Pendant plus de trois heures, à l’amphi 250 de l’ENAM, ces femmes, issues de divers horizons professionnels, ont échangé sans tabou sur les violences faites à leurs congénères, leurs mécanismes, leurs conséquences, mais aussi sur les moyens de les prévenir. Ceci, sous la houlette de la consultante Josiane Bidzogo, formatrice certifiée du BIT, qui a animé la session avec pédagogie, rappelant que « la violence ne se limite pas aux coups », et que « des actions concrètes sont nécessaires, pour protéger les victimes et sanctionner les auteurs ».

Au-delà de la sensibilisation, cette rencontre a été un espace de parole et de réflexion collective. Les participantes ont abordé les freins culturels, économiques et sociaux qui entravent l’épanouissement des femmes, tant dans leur vie personnelle, que professionnelle. Elles ont également souligné l’importance d’une solidarité féminine active, et d’un leadership assumé.
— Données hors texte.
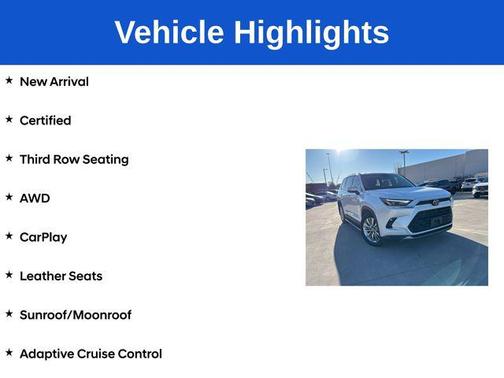 Vehicle Highlights

★ New Arrival

★ Certified

★ Third Row Seating

★ AWD

★ CarPlay

★ Leather Seats

★ Sunroof/Moonroof

★ Adaptive Cruise Control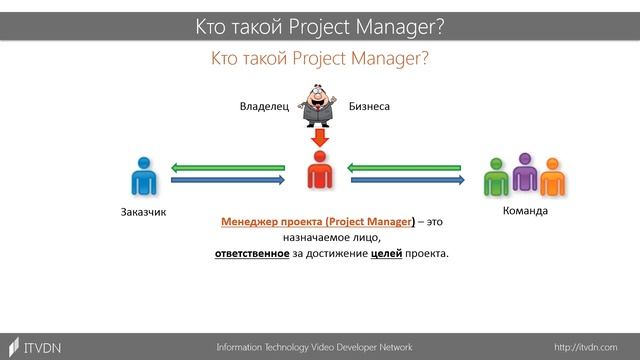 Кто такой Project Manager?

Кто такой Project Manager?

Владелец Бизнеса

Заказчик

Команда

Менеджер проекта (Project Manager) – это назначаемое лицо, ответственное за достижение целей проекта.

ITVDN

Information Technology Video Developer Network

http://itvdn.com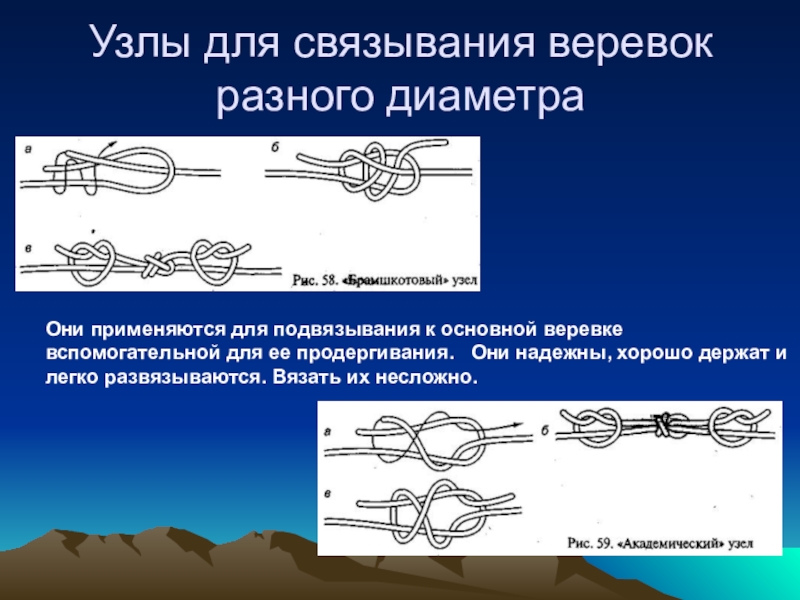 Узлы для связывания веревок разного диаметра

а

б

в

Рис. 58. «Брамшкотовый» узел

Они применяются для подвязывания к основной веревке вспомогательной для ее продергивания. Они надежны, хорошо держат и легко развязываются. Вязать их несложно.

а

б

в

Рис. 59. «Академический» узел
La présence de ces employées, toutes issues du même organisme, a donné une dimension particulière aux échanges : celle d’un réseau professionnel conscient des défis, mais résolu à agir.
Cette initiative s’inscrit dans une dynamique plus large, de valorisation des compétences féminines à la CNPS. En encourageant la réflexion collective sur des thèmes aussi importants que le harcèle ment et la sous-représentation ou l’autonomisation économique, l’institution pose les bases d’une politique interne plus inclusive et plus respectueuse des droits des femmes.

À l’issue de la rencontre, un appel a été renouvelé pour la mise en place de programmes de mentorat, le renforcement des sanctions contre le harcèlement, et une meilleure représentation des femmes aux postes stratégiques. Une manière de dire que le savoir reçu, devra se transformer en actions, à la CNPS et au-delà.